§ **EXERCISE OBJECTIVE**:
Take the records below and print them verbatim up to and including the line that carries "The evaluation used".

[Saved data entries]
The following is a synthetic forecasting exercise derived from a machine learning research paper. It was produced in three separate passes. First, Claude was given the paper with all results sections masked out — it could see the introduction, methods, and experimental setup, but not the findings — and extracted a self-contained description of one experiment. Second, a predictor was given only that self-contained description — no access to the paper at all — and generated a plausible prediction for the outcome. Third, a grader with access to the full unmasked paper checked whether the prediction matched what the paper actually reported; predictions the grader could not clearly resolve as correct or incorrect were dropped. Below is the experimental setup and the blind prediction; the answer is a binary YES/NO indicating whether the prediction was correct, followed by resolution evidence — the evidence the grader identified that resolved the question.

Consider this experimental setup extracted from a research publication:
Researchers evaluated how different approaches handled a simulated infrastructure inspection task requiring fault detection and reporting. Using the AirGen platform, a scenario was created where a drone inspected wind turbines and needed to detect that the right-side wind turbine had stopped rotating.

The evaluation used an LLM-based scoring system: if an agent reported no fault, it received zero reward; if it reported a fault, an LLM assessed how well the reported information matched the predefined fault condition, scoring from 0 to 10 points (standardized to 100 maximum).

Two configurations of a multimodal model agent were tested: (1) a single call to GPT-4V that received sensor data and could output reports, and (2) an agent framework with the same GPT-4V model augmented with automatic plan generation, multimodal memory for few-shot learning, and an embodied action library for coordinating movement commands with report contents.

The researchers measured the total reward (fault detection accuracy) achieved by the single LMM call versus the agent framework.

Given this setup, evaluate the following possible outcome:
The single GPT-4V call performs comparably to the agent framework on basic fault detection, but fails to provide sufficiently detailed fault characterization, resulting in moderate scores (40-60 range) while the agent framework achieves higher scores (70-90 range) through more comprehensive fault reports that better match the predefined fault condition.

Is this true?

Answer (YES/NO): NO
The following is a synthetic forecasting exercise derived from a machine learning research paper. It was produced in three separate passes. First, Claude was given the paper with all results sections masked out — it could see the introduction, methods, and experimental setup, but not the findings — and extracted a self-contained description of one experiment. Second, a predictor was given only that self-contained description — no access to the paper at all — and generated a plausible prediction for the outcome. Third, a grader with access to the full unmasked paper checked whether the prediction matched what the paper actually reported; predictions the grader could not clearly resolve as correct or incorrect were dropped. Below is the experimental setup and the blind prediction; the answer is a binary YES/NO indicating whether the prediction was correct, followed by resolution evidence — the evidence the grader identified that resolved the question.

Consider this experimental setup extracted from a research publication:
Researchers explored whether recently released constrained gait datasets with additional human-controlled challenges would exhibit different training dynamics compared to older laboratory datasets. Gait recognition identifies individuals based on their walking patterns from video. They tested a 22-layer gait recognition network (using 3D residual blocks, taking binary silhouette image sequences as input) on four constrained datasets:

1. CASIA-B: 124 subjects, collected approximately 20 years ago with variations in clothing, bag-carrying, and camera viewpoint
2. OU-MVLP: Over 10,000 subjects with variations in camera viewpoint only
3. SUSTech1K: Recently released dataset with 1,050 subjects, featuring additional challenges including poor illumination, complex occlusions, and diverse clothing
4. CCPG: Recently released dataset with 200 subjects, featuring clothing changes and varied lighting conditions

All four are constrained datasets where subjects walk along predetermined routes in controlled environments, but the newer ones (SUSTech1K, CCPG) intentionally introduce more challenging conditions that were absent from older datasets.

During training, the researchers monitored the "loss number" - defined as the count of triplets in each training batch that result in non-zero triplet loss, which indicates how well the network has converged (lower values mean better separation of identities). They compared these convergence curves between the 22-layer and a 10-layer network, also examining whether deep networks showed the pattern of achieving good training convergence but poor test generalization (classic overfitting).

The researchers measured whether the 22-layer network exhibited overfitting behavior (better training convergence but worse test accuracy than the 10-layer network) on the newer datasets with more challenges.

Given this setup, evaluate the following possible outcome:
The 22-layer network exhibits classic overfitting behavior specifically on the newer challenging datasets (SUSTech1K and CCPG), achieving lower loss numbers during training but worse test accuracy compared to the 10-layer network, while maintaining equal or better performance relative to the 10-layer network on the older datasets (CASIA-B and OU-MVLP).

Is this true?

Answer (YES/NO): NO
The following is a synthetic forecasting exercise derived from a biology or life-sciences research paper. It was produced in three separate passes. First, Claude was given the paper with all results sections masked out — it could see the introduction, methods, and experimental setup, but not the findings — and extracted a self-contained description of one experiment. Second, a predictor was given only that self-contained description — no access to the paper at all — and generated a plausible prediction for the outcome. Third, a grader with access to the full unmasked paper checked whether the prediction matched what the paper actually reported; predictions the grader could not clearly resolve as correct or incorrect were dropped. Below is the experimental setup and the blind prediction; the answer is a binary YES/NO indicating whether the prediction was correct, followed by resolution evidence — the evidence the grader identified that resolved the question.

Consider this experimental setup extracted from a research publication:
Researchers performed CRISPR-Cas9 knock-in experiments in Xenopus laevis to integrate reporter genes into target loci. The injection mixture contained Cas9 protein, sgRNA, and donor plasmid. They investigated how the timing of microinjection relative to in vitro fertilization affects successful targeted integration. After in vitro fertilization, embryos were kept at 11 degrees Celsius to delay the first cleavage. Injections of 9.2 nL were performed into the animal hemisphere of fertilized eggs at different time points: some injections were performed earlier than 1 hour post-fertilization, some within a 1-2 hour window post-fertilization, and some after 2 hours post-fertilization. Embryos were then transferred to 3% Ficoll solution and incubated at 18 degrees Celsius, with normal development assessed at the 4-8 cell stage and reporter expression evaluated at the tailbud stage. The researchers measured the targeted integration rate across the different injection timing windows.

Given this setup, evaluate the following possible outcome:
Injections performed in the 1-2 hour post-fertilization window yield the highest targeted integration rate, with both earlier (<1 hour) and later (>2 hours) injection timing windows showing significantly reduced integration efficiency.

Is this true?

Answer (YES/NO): YES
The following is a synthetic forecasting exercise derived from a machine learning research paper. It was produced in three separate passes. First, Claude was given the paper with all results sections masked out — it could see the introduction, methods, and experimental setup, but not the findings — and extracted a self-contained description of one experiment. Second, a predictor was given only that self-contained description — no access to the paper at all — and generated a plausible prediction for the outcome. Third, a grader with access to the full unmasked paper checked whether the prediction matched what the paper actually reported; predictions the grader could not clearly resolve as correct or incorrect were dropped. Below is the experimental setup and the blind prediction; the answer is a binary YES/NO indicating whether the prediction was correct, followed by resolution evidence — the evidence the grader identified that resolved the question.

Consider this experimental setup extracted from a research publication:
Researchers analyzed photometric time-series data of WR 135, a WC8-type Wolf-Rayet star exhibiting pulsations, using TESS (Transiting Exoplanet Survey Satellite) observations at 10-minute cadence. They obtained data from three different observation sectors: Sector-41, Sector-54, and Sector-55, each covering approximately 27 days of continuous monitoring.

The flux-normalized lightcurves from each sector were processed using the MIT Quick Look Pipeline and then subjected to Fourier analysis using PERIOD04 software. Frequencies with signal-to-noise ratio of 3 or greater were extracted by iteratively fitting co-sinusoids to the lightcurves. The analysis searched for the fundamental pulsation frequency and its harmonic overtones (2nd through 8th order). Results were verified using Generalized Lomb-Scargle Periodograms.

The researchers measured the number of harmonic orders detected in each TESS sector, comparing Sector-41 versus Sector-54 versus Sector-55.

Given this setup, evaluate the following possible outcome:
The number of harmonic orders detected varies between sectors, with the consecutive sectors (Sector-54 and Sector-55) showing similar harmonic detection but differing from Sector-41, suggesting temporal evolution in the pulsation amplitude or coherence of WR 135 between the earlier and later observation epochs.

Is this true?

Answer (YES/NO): YES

§ **SOLUTION FOR THIS EXERCISE**:
The following is a synthetic forecasting exercise derived from a machine learning research paper. It was produced in three separate passes. First, Claude was given the paper with all results sections masked out — it could see the introduction, methods, and experimental setup, but not the findings — and extracted a self-contained description of one experiment. Second, a predictor was given only that self-contained description — no access to the paper at all — and generated a plausible prediction for the outcome. Third, a grader with access to the full unmasked paper checked whether the prediction matched what the paper actually reported; predictions the grader could not clearly resolve as correct or incorrect were dropped. Below is the experimental setup and the blind prediction; the answer is a binary YES/NO indicating whether the prediction was correct, followed by resolution evidence — the evidence the grader identified that resolved the question.

Consider this experimental setup extracted from a research publication:
Researchers evaluated how different approaches handled a simulated infrastructure inspection task requiring fault detection and reporting. Using the AirGen platform, a scenario was created where a drone inspected wind turbines and needed to detect that the right-side wind turbine had stopped rotating.

The evaluation used an LLM-based scoring system: if an agent reported no fault, it received zero reward; if it reported a fault, an LLM assessed how well the reported information matched the predefined fault condition, scoring from 0 to 10 points (standardized to 100 maximum).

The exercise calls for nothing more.